The Squadron’s ambulances and Surgeons were kept busy covering the line on mission days. Wounded or injured were taken from the planes as rapidly as possible, after being given first aid. They were evacuated to the Medical Dispensary (Avn) where they were given plasma if necessary, and prepared for evacuation to the 39th Field Hospital in St. Quentin, fifteen (15) miles away. The less serious cases, who required less than a weeks hospitalization, were kept at the Medical Dispensary.

The following is a review of CASUALTIES sustained since the Group became operational 20 April 1944 up to the present, 25 January, 1945.
1. Number of Missions: 158
2. Sorties: 5442
3. Total number of Personnel dispatched on missions: 32,486
4. Total Casualties: 275
5. Killed in Action: 27
a. 13 from plane crashes.
b. 6 from wounds.
c. 7 from drowning after crash landings.
d. 1 from parachute jump.
6. Missing in Action: 160
a.
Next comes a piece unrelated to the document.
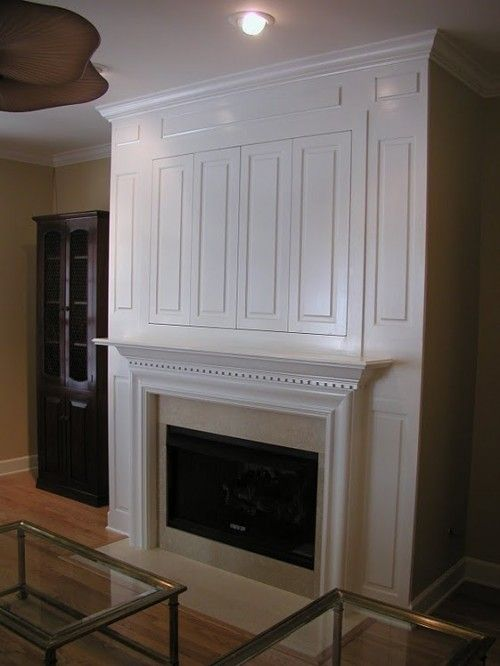 Hide a flat screen TV behind millwork paneling over the fireplace -- LOVE how this looks!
Subsequently returned after escaping from enemy hands: 17.
b. Known to be Prisoners of War: 35.
c. Many more of the missing in action are believed to have parachuted from their planes and are now Prisoners of War.
7. Wounded in Action: 40
8. Injured in Action: 48 in Plane crashes.
9. Returned to Duty following Wounds or Injuries: 34
10. Position of Wounded or Injured in Plane
PILOTS CO-PILOTS BOMB & NAV RADIO G ENGR G ARMOR G
Wounded 1 8 11 7 8 5
Injured 8 7 7 10 9 7
11. Location and severity of wounds (47 wounds in 40 personnel)
SLIGHT MOD SEVERE SEVERE FATAL TOTAL
Head & Neck 2 3 1 4 10
Arms 2 7 0 0 9
Body 1 7 0 2 10
Legs 7 10 1 0 18

12. Location and severity of injuries (47 injuries sustained in crashes)
SLIGHT MOD SEVERE SEVERE FATAL TOTAL
Head & Neck 0 10 3 0 13
Arms 3 7 0 0 10
Body 2 3 1 2 8
Legs 6 10 0 0 16

Considering the total number of missions flown, 158, and the total casualties in the Group, 275, the casualty average is a little less than two (2) per mission. Actually the casualties usually occur in large numbers on special missions over targets where the Flak is heavy and accurate, or when fighter opposition is encountered. The Group had very many missions where no casualties occurred at all. It is felt that the B-26 is a very sturdy plane in combat and many were brought home safely with extensive Flak damage and without casualties.
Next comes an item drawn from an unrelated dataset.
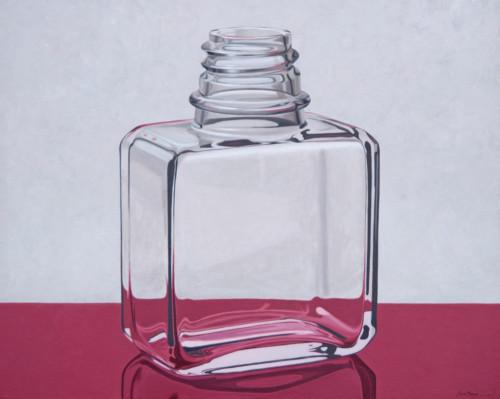 Painters medium bottle on pink surface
The Body Armor or Flak suits worn by the personnel undoubtedly were instrumental in saving several lives. The Flak helmets used may have saved one or two of our personnel from serious injury, although two were killed when their helmets were pierced by large fragments of Flak.

Of the twenty-seven (27) killed in action all died almost immediately from their wounds or injuries. One that was hit by Flak in the shoulder died within two (2) hours, while on the way to the hospital after emergency treatment. Of the remaining eighty-seven (87) wounded or injured in action who were given medical attention, none died and thirty-four (34) have since returned to duty.

There have been 182 combat crew personnel who have completed their tour of duty of 65 missions and returned to the Zone of Interior presently. Five of these were suffering from border line Combat Flying Reaction.

Twenty-five (25) flying personnel have been sent to the Ninth Air Force Central Medical Establishment since the Group has been in the ETO, for review of medical problems on the recommendation of their Squadron Surgeons and Commanding Officers. Of these, fifteen (15) were suffering from Combat Flying Reaction, one (1) had a fear of flying, five (5) had medical disease and four (4) were recovering from injuries sustained in crashes. Twenty (20) of the twenty-five (25) cases were sent to the Zone of Interior. Of the five (5) remaining cases, three (3) were permanently disqualified for flying and remained in the ETO and two (2) returned to duty. Of the twenty (20) cases sent back to the Zone of Interior, twelve (12) were temporarily suspended from flying and eight (8) were kept on full flying status.

Eleven (11) members of the Group have recently been returned to the Zone of Interior on operational leaves. During the Groups period in France the combat personnel had an opportunity during September and October to get five (5) days operational leave in England and in November and early December two (2) days leave in Paris. This helped relieve the strain and tension of combat flying. The Red Cross and Special Service helped provide movies, volleyball, basketball games, and other entertainment to keep up the physical well being and morale of the personnel.

During October, November and December, the bulk of cases treated in the Sick Quarters were upper respiratory infections with Gastro Enteritis cases following next in line. There were the usual numerous minor injuries. One case of Jaundice subsequently turned out to be Vails disease and was evacuated to England. There were no epidemics. Scabies was fairly common and treated with Benayl Benzoate.

A rigid Venereal Disease program was instituted with emphasis on the use of mechanical and chemical prophylaxis and in spite of frequent exposures, the Group rate remained consistently low in France.

The Group finished the year in a series of missions in the last week of December. Casualties were fairly high due to the fury of the attempts to stem the German counter offensive, but the morale on the whole remained consistently good and the general health of the command was excellent. The entire medical personnel of the Bomb Group and Medical Dispensary (Avn) had a good year and gained much experience in handling combat casualties and working under field conditions.

{SIGNED}
ROBERT L. MCCOLLOM
Major, AC
Surgeon
397th Bomb Group

APRIL INSTALLMENT
Historical Report of Headquarters Detachment, 397th Bombardment Group (M)
(From 1 April 1944 to 30 April 1944)

* * *
For the members of the ground echelon, the month began somewhere at sea on board the SS Saturnia carrying troops from New York to Scotland. The air echelon which had arrived in the United Kingdom prior to the ground movement was busy in indoctrination and preparation for combat duty. Instructors from various groups in this command were present at station 154 to familiarize the newly arrived unit in combat procedure, tactics, navigation, communications and gunnery. While modifications were being made on the aircraft by the engineering and communications section, local “doughnut” missions were run daily.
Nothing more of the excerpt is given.